I made a pilot hole with a 1/8 bit, then positioned the tiller in place and re drilled the pilot hole to include the tiller. I then separated them and used a 3/8 bit to make the final holes. I had to enlarge them to allow for paint and epoxy but I did not have a suitable larger bit so I used files to make the holes larger.
The case is sanded I cut the grooves for the pintles and gudgeons.
FINALLY I got to paint something! I'm using Brightside from Interlux, polyurethane. I chose this for the colour more than for a brand loyalty. I looked at 2 part polyurethane but decided against it because I like having small amounts of leftover. If I mis-judged how much paint I needed with the 2 part I could easily end up wasting a lot. I've used this paint on my keelboat and on the tender and it has worn very well.

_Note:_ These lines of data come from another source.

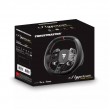 Thrustmaster Hypercar Wheel Add-On Black, Silver USB Steering wheel Analogue / Digital PC, PlayStation 4, PlayStation 5, Xbox One, Xbox One S, Xbox One X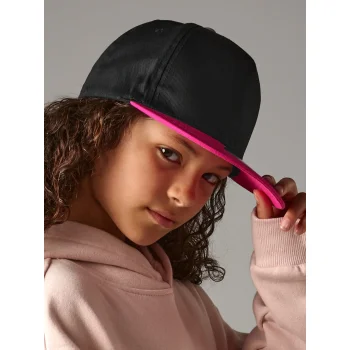 Cappellino 5 pannelli personalizzato - Youth Size Snapback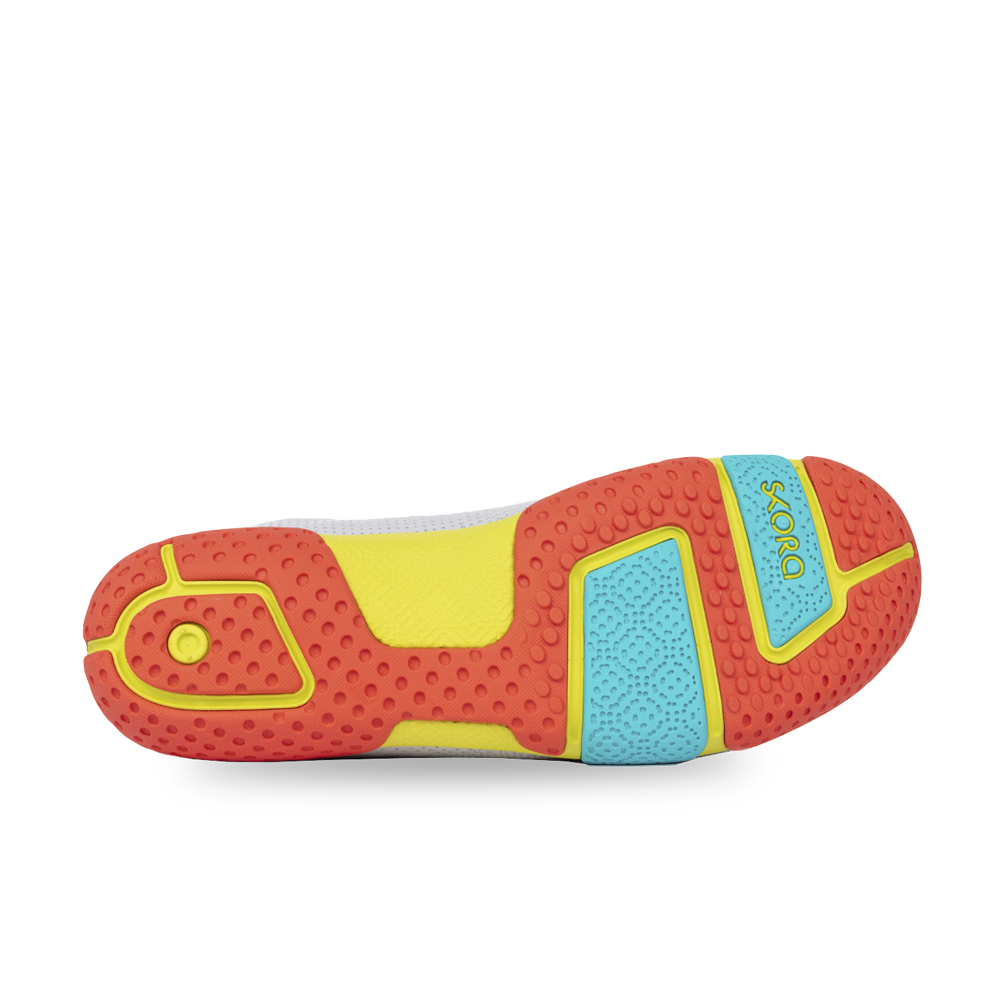 Skora Fit Mens White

This blue covers much better than the white I used before and one coat left an almost flawless surface. (well almost flawless, except for the dust and the somewhat rough spots I left.)
The Pintles and Gudgeons have arrived and I fitted them onto the rudder case
I went on to finish the tiller.
This web site reflects my personal ideas and doesn't represent anyone else's point of view. I record the process I have followed and the result. I am not saying that it is the right or best way. I'm not a greatly experience builder. I just sort of bumble on and try to do as well as I can. Hopefully I get a boat at the end.